In infrared communications controllers utilized with personal computers, the IrCC is usually incorporated into a semiconductor chip. When designing a semiconductor chip, there is considerable competition between the available resources or space on the chip and the ever increasing functions required to be accomplished by the applications with the limited physical size of the chip. Specifically, only recently on a chip of silicon roughly an inch square, Intel.RTM.'s Pentium.RTM. chip held about three (3) million transistors, or tiny electronic switches. More recently, the number of transistors on the same inch square chip has been increased to between five (5) and six (6) million. Thus, while the number of transistors or electronic switches that can be implemented on a chip have increased, so has the number of functions that auxiliary chips, which communicate with the CPU are required to perform. Given this constant need for increased functions, chip designers are constantly looking for ways to decrease the amount of space, i.e., the number of electronic switches in a chip required to do a specific function.
Over the past fifteen (15) years, the tools required to manage growing communication needs have expanded. Unfortunately, the physical act of communicating hasn't always been simplified. An example of the complexity of communicating involves the transfer of data from a notebook computer to a laser printer. This seemingly simple task requires that the mobile PC be connected by a cable to a printer. Alternatively, the data contained on the notebook computer could be saved to a diskette and then inserted into a desktop computer, the data being accessed by an application on the desktop and then the data is printed on the printer. Either of these procedures is generally time consuming.
Recently, personal computer (PC) manufacturers or PC developers have produced personal computers having ports for communicating data to and from input/output devices via wireless infrared signals.
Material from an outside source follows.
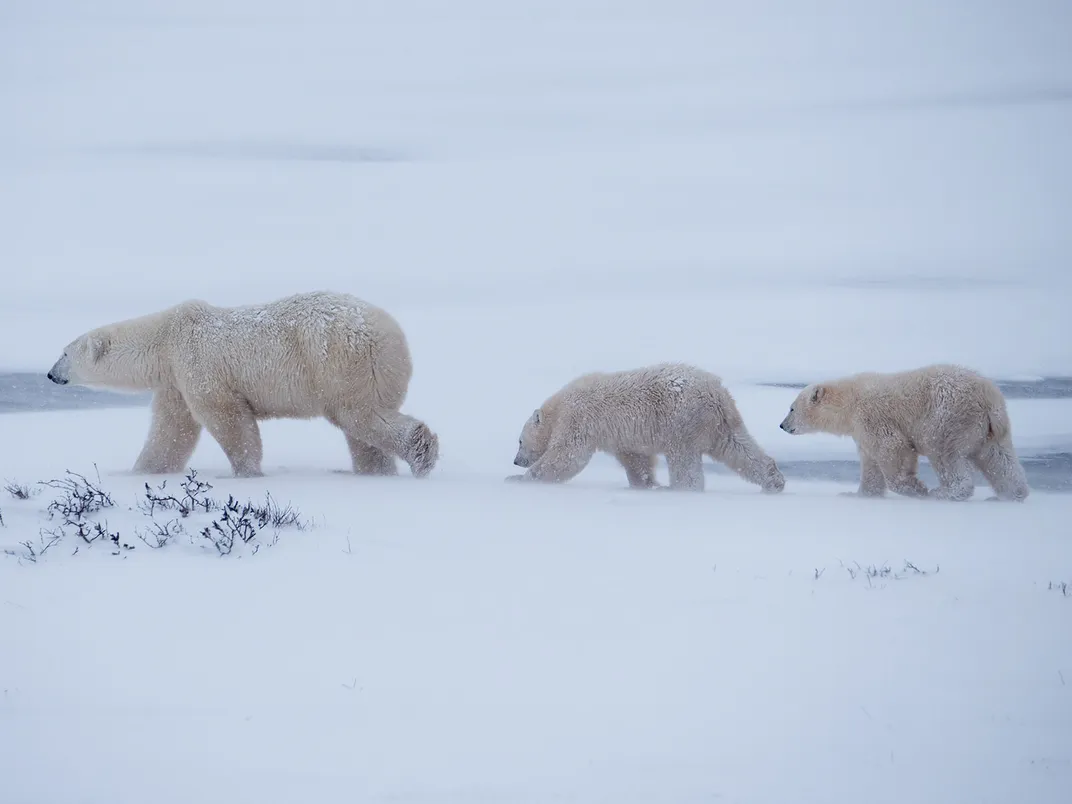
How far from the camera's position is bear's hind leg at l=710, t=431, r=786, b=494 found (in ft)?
25.0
Infrared radiation is very directional and generally is most effective when the infrared transmitting device is aligned within fifteen (15.degree.) degrees left or right of the receiving IR port.
The infrared transmitting device encodes data and sends it via infrared signal to the receiving device, where it is decoded, operating much the same as a modem without wires. By using the software for infrared use, the system notifies the user when it "sees" another IrDA-equipped device. Once another infrared-equipped device is "found," the files to transmit are selected and the process initiated. The line of sight must be unobstructed between the transmitting device and the receiving device, since infrared radiation will not pass through or around people or things.
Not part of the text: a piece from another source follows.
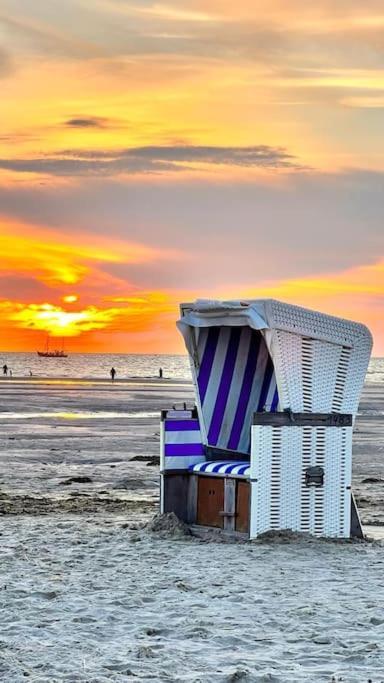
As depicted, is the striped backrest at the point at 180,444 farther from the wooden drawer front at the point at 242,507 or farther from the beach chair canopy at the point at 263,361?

Recently, IBM.RTM. included an infrared communications port in the Think Pad.RTM. notebook computer to facilitate point-to-point communications with other Think Pad.RTM. computers or systems equipped with an infrared port. The IR port is located on the rear or side of the computer. Each of the IR data ports supports the new IrDA (infrared data association) standard which enables short-range, point-to-point wireless interconnection of computers and peripherals without cabling. The adapters created visible links between computers and computer peripherals equipped with similar technology. Instead of physical attachment by means of cables attached to a computer's serial or parallel port, these infrared ports make a quick and easy connection through the use of infrared radiation.
In TV remote infrared control, IR signals are typically transmitted from the remote control to the TV, VCR or stereo and software converts the signals from the encoders in the remote control into digital instructions to change channels, raise or lower the sound volume, etc. This requires that the transceivers be incorporated in both the remote control and the TV, VCR, or stereo. Recently, personal computer designers have moved toward incorporating more infrared communication functions into the PC including the Consumer IR (TV Remote) control function. With many infrared communication functions being incorporated into PCs, the use of wireless infrared communications has become more important.
Once the decision was made to include the Consumer IR (TV Remote) function in a PC, it became necessary to determine effective means for tuning the receive portion of the PC receiver for tolerances around the absolute frequency transmitted from the transceiver for a wide range of programmable frequencies. This discrimination or frequency checking function should be accomplished in a way that conserves chip space while providing for the rapid and accurate establishments of IR communications between the PC and the remote IR communications device.
Thus, there is a need for a Consumer IR TV remote function in an Infrared Communications Controller of a personal computer that effectively tunes in the IR receiver for each tolerance around the absolute frequency that is being sent from the other transceiver. Such a Consumer IR TV remote function should include a carrier frequency range detection circuit that performs the receiver/discriminator function within the Consumer IR portion of the Infrared Communications Controller. This receiver/discriminator function should require as little chip space as possible while rapidly and effectively establishing IR communications with the remote IR communications device.